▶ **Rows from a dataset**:
########################################

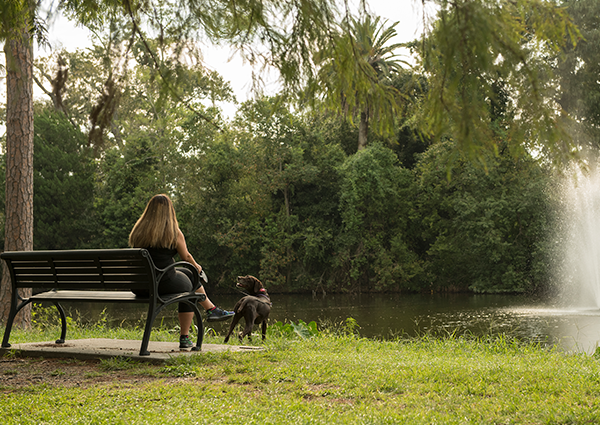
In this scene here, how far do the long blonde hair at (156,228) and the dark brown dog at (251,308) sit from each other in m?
1.97

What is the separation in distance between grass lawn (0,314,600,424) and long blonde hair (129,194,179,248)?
0.95 meters

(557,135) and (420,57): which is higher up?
(420,57)

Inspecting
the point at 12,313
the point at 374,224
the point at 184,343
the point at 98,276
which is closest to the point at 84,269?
the point at 98,276

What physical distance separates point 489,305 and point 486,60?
56.3 ft

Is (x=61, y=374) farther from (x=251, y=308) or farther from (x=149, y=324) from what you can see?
(x=251, y=308)

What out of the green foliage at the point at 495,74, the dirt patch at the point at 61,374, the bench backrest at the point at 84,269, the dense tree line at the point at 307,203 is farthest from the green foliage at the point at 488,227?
the green foliage at the point at 495,74

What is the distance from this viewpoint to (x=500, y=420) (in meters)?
2.77

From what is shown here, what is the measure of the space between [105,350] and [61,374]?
0.74 meters

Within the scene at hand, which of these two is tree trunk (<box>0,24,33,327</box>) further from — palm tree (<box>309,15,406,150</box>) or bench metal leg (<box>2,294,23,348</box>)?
palm tree (<box>309,15,406,150</box>)

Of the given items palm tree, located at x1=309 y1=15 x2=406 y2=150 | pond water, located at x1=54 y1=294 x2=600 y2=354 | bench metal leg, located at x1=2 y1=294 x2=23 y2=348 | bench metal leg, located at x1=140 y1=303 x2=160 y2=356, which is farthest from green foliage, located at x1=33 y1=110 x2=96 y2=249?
palm tree, located at x1=309 y1=15 x2=406 y2=150

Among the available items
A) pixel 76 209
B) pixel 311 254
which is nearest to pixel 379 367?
pixel 311 254

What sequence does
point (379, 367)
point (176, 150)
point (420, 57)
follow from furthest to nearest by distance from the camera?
point (176, 150) → point (379, 367) → point (420, 57)

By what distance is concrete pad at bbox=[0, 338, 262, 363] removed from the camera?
175 inches

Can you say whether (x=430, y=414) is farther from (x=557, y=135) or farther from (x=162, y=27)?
(x=162, y=27)
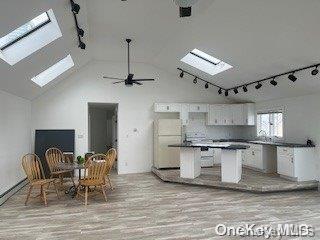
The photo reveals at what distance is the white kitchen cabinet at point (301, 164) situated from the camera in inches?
228

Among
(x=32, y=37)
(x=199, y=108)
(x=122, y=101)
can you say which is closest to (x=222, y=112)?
(x=199, y=108)

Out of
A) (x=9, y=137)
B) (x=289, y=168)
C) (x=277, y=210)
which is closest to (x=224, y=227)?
(x=277, y=210)

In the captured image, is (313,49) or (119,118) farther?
(119,118)

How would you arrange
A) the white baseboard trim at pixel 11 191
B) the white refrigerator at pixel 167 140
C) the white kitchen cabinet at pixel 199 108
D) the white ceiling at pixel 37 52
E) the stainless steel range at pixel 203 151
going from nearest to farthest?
the white ceiling at pixel 37 52 → the white baseboard trim at pixel 11 191 → the white refrigerator at pixel 167 140 → the stainless steel range at pixel 203 151 → the white kitchen cabinet at pixel 199 108

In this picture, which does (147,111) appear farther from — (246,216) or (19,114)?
(246,216)

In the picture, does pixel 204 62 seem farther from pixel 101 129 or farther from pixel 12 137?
pixel 101 129

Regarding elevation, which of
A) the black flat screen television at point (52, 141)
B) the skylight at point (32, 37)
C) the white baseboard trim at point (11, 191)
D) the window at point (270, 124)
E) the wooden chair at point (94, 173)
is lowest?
the white baseboard trim at point (11, 191)

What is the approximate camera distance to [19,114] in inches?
240

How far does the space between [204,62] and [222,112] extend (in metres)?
1.94

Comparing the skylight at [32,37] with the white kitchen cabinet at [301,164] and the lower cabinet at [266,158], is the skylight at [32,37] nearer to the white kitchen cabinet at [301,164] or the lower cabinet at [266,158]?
the white kitchen cabinet at [301,164]

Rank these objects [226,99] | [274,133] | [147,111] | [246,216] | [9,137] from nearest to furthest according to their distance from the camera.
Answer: [246,216] < [9,137] < [274,133] < [147,111] < [226,99]

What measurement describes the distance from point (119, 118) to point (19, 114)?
2.75m

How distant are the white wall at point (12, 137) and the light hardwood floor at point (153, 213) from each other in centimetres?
47

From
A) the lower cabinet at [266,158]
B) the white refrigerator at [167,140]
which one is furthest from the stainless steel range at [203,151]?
the lower cabinet at [266,158]
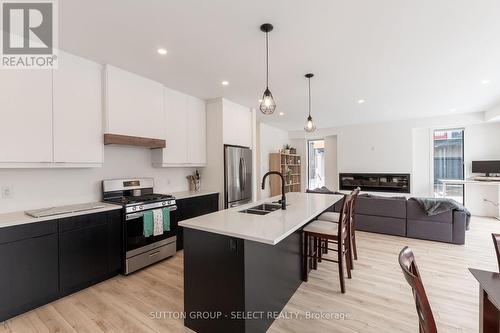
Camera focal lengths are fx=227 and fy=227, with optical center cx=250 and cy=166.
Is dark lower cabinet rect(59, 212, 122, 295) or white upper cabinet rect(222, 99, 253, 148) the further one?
white upper cabinet rect(222, 99, 253, 148)

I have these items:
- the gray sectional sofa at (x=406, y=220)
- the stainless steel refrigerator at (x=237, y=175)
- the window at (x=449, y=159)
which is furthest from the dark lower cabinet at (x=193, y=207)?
the window at (x=449, y=159)

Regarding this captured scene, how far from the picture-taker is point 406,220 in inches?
161

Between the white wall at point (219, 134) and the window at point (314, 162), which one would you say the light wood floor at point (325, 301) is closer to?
the white wall at point (219, 134)

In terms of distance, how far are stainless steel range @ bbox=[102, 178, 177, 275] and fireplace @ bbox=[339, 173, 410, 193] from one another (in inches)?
229

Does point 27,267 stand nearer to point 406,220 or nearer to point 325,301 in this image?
point 325,301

########################################

▶ **GIVEN EXERCISE**:
Repeat the entries exactly and keep the pictures out of the copy.

▶ **EXPECTED OUTPUT**:
In this scene here, how far do the long blonde hair at (156,228) and the dark brown dog at (251,308) sit from each other in m?
1.97

What is the separation in distance between grass lawn (0,314,600,424) and long blonde hair (129,194,179,248)?
0.95 meters

(557,135) and (420,57): which is higher up?
(420,57)

Inspecting
the point at 12,313
the point at 374,224
the point at 184,343
the point at 98,276
which is closest to the point at 84,269?
the point at 98,276

What physical distance separates point 489,305 and point 486,60?
56.3 ft

Is (x=61, y=374) farther from (x=251, y=308) or farther from (x=149, y=324) from what you can see?
(x=251, y=308)

What out of the green foliage at the point at 495,74, the dirt patch at the point at 61,374, the bench backrest at the point at 84,269, the dense tree line at the point at 307,203 is farthest from the green foliage at the point at 488,227?
the green foliage at the point at 495,74

What is the distance from this viewpoint to (x=500, y=420) (in meters)?
2.77

From what is shown here, what is the measure of the space between [105,350] and [61,374]?
0.74 meters

Within the scene at hand, which of these two is tree trunk (<box>0,24,33,327</box>) further from — palm tree (<box>309,15,406,150</box>) or bench metal leg (<box>2,294,23,348</box>)?
palm tree (<box>309,15,406,150</box>)

Of the given items palm tree, located at x1=309 y1=15 x2=406 y2=150 | pond water, located at x1=54 y1=294 x2=600 y2=354 | bench metal leg, located at x1=2 y1=294 x2=23 y2=348 | bench metal leg, located at x1=140 y1=303 x2=160 y2=356, which is farthest from green foliage, located at x1=33 y1=110 x2=96 y2=249?
palm tree, located at x1=309 y1=15 x2=406 y2=150

Among the available items
A) pixel 76 209
B) pixel 311 254
which is nearest to pixel 379 367?
pixel 311 254

What sequence does
point (379, 367)
point (176, 150)
point (420, 57)
follow from furthest to nearest by distance from the camera?
point (176, 150) → point (379, 367) → point (420, 57)

By what distance is concrete pad at bbox=[0, 338, 262, 363] removed from the camera?
175 inches

Can you say whether (x=430, y=414) is farther from (x=557, y=135) or farther from (x=162, y=27)?
(x=162, y=27)
The photo reveals at what distance is the white kitchen cabinet at point (301, 164) situated from the camera in inches?
228

Among
(x=32, y=37)
(x=199, y=108)
(x=122, y=101)
can you say which is closest to (x=222, y=112)?
(x=199, y=108)

Out of
A) (x=9, y=137)
B) (x=289, y=168)
C) (x=277, y=210)
which is closest to (x=224, y=227)?
(x=277, y=210)

In the captured image, is (313,49) or (119,118) farther?
(119,118)

How would you arrange
A) the white baseboard trim at pixel 11 191
B) the white refrigerator at pixel 167 140
C) the white kitchen cabinet at pixel 199 108
D) the white ceiling at pixel 37 52
E) the stainless steel range at pixel 203 151
going from nearest to farthest?
the white ceiling at pixel 37 52 → the white baseboard trim at pixel 11 191 → the white refrigerator at pixel 167 140 → the stainless steel range at pixel 203 151 → the white kitchen cabinet at pixel 199 108

In this picture, which does (147,111) appear farther from — (246,216) or (19,114)?
(246,216)

In the picture, does pixel 204 62 seem farther from pixel 101 129 or farther from pixel 12 137?
pixel 101 129

Regarding elevation, which of
A) the black flat screen television at point (52, 141)
B) the skylight at point (32, 37)
C) the white baseboard trim at point (11, 191)
D) the window at point (270, 124)
E) the wooden chair at point (94, 173)
is lowest?
the white baseboard trim at point (11, 191)

What is the approximate camera distance to [19,114] in inches?
240

How far does the space between [204,62] and [222,112] extend (in metres)?
1.94

Comparing the skylight at [32,37] with the white kitchen cabinet at [301,164] and the lower cabinet at [266,158], is the skylight at [32,37] nearer to the white kitchen cabinet at [301,164] or the lower cabinet at [266,158]?
the white kitchen cabinet at [301,164]

Rank these objects [226,99] | [274,133] | [147,111] | [246,216] | [9,137] from nearest to furthest according to their distance from the camera.
Answer: [246,216] < [9,137] < [274,133] < [147,111] < [226,99]

What measurement describes the distance from point (119, 118) to point (19, 114)?
2.75m

How distant are the white wall at point (12, 137) and the light hardwood floor at point (153, 213) from each other in centimetres?
47

From
A) the lower cabinet at [266,158]
B) the white refrigerator at [167,140]
which one is furthest from the stainless steel range at [203,151]?
the lower cabinet at [266,158]
Camera focal lengths are fx=227 and fy=227, with optical center cx=250 and cy=166.
Is dark lower cabinet rect(59, 212, 122, 295) or white upper cabinet rect(222, 99, 253, 148) the further one?
white upper cabinet rect(222, 99, 253, 148)

I have these items:
- the gray sectional sofa at (x=406, y=220)
- the stainless steel refrigerator at (x=237, y=175)
- the window at (x=449, y=159)
which is furthest from the dark lower cabinet at (x=193, y=207)?
the window at (x=449, y=159)

Regarding this captured scene, how far from the picture-taker is point 406,220 in inches?
161

Between the white wall at point (219, 134) and the window at point (314, 162), which one would you say the light wood floor at point (325, 301) is closer to?
the white wall at point (219, 134)

In terms of distance, how far are stainless steel range @ bbox=[102, 178, 177, 275] and fireplace @ bbox=[339, 173, 410, 193] from one another (in inches)?
229

Does point 27,267 stand nearer to point 406,220 or nearer to point 325,301 in this image?
point 325,301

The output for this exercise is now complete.